CONGADA DO DIVINO ESPÍRITO SANTO DE PIRACICABA - BREVE ESTUDO

Em tese, a Congada de Piracicaba existe informalmente há mais de um século, surgindo a priori, como um grupo de pessoas que se reuniam nos meses que antecediam a festa em louvor ao Divino Espírito Santo, na cidade de Piracicaba, no interior do estado de São Paulo, onde fiéis, foliões, religiosos e marinheiros, compunham uma Folia do Divino e visitavam as casas das zonas rural e urbana, onde eram recebidos pelos devotos para os rituais religiosos que antecediam os festejos em louvor ao Divino Espírito Santo; herança da colonização portuguesa. Levavam a bandeira, terços e estandartes que eram marcantes ícones da fé católica, fortalecendo assim a fé dos devotos com orações, dança e cantorias.
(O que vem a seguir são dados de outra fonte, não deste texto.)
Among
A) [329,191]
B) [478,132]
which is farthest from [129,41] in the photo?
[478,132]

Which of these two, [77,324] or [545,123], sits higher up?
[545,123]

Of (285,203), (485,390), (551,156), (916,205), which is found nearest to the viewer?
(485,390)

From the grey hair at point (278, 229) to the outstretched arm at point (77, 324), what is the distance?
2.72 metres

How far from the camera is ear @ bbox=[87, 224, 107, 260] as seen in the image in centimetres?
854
Eram recebidos com grandes festejos e mesa farta, e após os ritos religiosos tocavam e dançavam com todos os presentes. Muitos dos antigos cururueirose violeiros que eram devotos, compunham o grupo; onde ao término da visita sempre levavam doações em espécies ou gêneros alimentícios diversos, para a realização da Festa do Divino que era realizada anualmente e neste período inicialmente no entorno da igreja matriz, Catedral de Santo Antônio.
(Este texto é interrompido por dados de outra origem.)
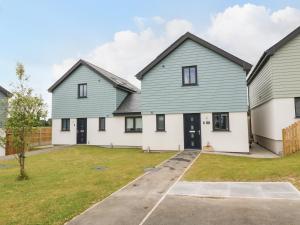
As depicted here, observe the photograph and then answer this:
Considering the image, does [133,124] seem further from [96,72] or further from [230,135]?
[230,135]

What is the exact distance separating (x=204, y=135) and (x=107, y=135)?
9.77m

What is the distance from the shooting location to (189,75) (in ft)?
57.3

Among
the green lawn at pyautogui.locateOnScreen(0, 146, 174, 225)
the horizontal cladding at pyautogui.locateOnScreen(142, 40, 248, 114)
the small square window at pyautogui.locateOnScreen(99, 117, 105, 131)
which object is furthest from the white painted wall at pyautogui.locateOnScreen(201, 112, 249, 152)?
the small square window at pyautogui.locateOnScreen(99, 117, 105, 131)

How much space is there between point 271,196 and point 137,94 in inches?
774

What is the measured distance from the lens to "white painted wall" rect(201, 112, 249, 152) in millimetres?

Na década de quarenta, o então professor e folclorista João Chiarini alia-se às ações de salvaguarda da cultura folclórica de tradição piracicabana e torna-se defensor e coordenador do grupo de dançantes e tocadores, iniciando assim uma nova fase dos antigos foliões que se reuniam para efetivamente reafirmarem-se como componentes da Congada do Divino de Piracicaba, então reconhecida nacionalmente graças à difusão e apresentações de sua arte e fé, e parceria com o então Centro do Folclore de Piracicaba.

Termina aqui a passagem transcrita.